Records shown start

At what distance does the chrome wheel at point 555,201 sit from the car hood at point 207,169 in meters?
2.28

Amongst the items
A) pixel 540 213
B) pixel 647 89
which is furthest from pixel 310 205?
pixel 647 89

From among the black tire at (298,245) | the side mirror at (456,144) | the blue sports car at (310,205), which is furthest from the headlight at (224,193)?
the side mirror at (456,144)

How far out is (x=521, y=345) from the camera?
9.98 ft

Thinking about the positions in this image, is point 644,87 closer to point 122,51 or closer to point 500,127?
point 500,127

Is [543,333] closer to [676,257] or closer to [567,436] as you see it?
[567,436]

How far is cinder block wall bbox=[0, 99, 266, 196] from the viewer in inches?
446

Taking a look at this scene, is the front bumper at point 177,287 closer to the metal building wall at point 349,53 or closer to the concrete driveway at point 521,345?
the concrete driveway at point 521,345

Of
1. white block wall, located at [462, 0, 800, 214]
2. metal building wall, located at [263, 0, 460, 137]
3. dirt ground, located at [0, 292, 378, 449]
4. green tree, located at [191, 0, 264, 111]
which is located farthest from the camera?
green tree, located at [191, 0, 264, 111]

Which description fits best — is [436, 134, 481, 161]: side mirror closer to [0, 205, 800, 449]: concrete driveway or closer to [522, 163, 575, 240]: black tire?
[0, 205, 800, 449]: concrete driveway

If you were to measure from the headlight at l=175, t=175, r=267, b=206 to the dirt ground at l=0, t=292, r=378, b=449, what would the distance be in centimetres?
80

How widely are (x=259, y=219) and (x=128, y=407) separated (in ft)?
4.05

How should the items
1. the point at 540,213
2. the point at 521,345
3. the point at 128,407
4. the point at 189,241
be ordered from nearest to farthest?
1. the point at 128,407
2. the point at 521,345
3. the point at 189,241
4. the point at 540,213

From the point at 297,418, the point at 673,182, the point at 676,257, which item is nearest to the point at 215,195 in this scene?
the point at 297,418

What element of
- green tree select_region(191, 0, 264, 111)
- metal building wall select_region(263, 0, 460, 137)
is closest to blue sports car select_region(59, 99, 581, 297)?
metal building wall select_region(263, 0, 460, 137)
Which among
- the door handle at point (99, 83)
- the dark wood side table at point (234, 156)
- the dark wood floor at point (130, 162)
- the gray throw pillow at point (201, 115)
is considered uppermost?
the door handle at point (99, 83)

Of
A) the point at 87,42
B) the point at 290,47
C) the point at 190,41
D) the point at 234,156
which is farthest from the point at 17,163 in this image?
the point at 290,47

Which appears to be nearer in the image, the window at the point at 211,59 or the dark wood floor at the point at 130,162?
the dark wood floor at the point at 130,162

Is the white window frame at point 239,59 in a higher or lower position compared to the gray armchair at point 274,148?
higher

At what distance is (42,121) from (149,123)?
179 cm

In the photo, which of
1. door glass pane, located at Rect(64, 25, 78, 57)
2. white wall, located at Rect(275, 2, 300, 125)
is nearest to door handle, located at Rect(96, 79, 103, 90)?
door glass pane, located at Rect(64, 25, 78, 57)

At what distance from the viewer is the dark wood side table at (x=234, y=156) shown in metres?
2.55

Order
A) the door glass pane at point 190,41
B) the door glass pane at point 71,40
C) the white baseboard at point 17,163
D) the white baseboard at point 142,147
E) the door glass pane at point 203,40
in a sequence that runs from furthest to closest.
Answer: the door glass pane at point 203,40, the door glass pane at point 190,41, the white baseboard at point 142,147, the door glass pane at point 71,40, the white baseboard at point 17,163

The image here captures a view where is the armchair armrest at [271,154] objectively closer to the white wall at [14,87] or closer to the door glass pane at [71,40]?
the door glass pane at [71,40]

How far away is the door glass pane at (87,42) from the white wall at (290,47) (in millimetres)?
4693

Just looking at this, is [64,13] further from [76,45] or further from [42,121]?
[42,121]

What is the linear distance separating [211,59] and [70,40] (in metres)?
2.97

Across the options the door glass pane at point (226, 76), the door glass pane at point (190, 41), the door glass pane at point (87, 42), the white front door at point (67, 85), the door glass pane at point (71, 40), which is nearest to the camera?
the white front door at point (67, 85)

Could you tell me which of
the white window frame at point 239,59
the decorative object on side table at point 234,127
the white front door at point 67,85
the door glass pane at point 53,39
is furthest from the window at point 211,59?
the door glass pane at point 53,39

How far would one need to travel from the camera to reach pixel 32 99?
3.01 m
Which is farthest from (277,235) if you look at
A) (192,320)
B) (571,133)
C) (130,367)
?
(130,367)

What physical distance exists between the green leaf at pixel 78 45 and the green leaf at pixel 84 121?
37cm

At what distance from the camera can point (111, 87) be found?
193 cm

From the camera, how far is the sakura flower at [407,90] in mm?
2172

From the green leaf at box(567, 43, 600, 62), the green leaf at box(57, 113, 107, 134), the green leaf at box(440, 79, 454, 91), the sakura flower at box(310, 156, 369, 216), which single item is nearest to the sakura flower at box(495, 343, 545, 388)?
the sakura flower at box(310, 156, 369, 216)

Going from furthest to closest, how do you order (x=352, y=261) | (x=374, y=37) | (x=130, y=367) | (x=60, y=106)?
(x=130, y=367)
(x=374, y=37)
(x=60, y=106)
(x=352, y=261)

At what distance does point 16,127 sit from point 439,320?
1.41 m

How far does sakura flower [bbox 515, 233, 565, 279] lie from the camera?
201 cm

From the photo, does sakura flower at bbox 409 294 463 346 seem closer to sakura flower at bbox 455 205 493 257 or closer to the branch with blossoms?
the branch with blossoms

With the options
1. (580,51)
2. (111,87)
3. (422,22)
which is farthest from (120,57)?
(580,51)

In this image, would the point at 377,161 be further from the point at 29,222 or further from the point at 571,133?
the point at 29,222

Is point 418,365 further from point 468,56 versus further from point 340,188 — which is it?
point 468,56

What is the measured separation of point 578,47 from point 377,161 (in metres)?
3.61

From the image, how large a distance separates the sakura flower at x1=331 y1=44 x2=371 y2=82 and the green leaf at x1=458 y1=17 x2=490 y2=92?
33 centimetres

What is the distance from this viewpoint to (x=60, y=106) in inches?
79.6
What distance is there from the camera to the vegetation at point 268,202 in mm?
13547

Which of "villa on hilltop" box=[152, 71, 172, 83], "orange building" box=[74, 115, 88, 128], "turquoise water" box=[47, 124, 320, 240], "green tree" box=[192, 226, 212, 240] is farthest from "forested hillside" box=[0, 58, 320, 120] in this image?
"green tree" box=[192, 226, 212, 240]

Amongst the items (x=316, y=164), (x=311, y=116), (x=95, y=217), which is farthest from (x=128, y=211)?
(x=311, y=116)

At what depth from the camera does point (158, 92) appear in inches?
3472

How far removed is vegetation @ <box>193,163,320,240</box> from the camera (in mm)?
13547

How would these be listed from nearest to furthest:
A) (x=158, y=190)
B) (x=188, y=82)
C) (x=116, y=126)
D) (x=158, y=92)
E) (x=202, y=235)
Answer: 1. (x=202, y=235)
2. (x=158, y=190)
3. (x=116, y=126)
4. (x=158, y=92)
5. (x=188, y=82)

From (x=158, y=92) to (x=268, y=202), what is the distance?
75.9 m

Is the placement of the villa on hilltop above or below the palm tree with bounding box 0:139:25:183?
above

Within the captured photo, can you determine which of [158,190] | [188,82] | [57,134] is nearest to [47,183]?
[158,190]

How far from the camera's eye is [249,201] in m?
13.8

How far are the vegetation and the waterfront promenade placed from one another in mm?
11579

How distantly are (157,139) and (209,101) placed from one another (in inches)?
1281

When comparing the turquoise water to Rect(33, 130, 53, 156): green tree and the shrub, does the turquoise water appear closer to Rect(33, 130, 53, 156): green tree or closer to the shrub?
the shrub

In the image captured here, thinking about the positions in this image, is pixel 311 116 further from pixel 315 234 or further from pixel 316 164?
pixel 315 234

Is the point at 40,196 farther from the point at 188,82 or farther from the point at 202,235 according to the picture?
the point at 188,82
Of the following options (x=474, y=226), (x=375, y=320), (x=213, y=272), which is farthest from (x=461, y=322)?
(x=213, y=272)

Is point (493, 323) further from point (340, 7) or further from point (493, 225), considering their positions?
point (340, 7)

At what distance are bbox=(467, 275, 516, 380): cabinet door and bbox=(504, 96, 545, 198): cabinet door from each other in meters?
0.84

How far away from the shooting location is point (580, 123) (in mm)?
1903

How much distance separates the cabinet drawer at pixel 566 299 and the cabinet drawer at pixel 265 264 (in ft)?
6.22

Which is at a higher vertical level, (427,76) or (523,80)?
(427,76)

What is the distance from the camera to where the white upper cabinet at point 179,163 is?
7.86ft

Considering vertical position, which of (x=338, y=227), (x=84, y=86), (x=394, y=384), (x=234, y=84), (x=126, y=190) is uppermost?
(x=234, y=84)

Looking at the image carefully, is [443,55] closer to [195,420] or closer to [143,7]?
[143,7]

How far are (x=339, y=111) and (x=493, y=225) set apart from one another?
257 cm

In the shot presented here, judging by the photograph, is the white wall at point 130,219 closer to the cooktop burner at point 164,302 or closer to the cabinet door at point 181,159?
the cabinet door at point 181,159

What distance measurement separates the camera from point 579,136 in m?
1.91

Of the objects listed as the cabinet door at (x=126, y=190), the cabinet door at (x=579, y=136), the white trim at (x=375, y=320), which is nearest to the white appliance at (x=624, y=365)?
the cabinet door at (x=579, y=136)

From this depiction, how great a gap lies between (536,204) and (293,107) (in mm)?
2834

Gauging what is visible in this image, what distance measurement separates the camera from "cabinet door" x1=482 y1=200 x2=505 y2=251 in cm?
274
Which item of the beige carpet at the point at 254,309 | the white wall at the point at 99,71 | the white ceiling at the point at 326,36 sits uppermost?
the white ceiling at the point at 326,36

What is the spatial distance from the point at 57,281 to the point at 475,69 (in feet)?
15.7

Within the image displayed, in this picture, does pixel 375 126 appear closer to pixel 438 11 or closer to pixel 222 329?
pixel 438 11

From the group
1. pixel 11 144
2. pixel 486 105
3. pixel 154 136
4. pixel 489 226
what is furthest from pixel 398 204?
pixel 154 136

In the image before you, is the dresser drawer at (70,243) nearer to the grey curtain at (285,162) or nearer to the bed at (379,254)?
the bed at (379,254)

Records shown end

• Set exercise: Please extract exactly, and only, the lines from the line containing "At what distance are" through the last line of the records.

• Correct result:
At what distance are bbox=(467, 275, 516, 380): cabinet door and bbox=(504, 96, 545, 198): cabinet door from each other in meters?
0.84

How far away from the shooting location is point (580, 123) (in mm)?
1903

How much distance separates the cabinet drawer at pixel 566 299 and the cabinet drawer at pixel 265 264 (in ft)?
6.22

Which is at a higher vertical level, (427,76) or (523,80)?
(427,76)

What is the distance from the camera to where the white upper cabinet at point 179,163 is?
7.86ft

Considering vertical position, which of (x=338, y=227), (x=84, y=86), (x=394, y=384), (x=234, y=84), (x=126, y=190) is uppermost?
(x=234, y=84)

Looking at the image carefully, is [443,55] closer to [195,420] or closer to [143,7]?
[143,7]

How far are (x=339, y=111) and (x=493, y=225) set apart from one another?
257 cm

In the shot presented here, judging by the photograph, is the white wall at point 130,219 closer to the cooktop burner at point 164,302 or closer to the cabinet door at point 181,159?
the cabinet door at point 181,159

What distance measurement separates the camera from point 579,136 in m?
1.91

Of the objects listed as the cabinet door at (x=126, y=190), the cabinet door at (x=579, y=136), the white trim at (x=375, y=320), which is nearest to the white appliance at (x=624, y=365)?
the cabinet door at (x=579, y=136)

From this depiction, how great a gap lies between (536,204) and (293,107) (in mm)?
2834

Gauging what is visible in this image, what distance measurement separates the camera from "cabinet door" x1=482 y1=200 x2=505 y2=251 in cm?
274
Which item of the beige carpet at the point at 254,309 | the white wall at the point at 99,71 | the white ceiling at the point at 326,36 sits uppermost?
the white ceiling at the point at 326,36

What is the spatial distance from the point at 57,281 to the point at 475,69 (in feet)?
15.7

Within the image displayed, in this picture, does pixel 375 126 appear closer to pixel 438 11 or closer to pixel 222 329?
pixel 438 11

From the group
1. pixel 11 144
2. pixel 486 105
3. pixel 154 136
4. pixel 489 226
what is furthest from pixel 398 204?
pixel 154 136

In the image before you, is the dresser drawer at (70,243) nearer to the grey curtain at (285,162) or nearer to the bed at (379,254)?
the bed at (379,254)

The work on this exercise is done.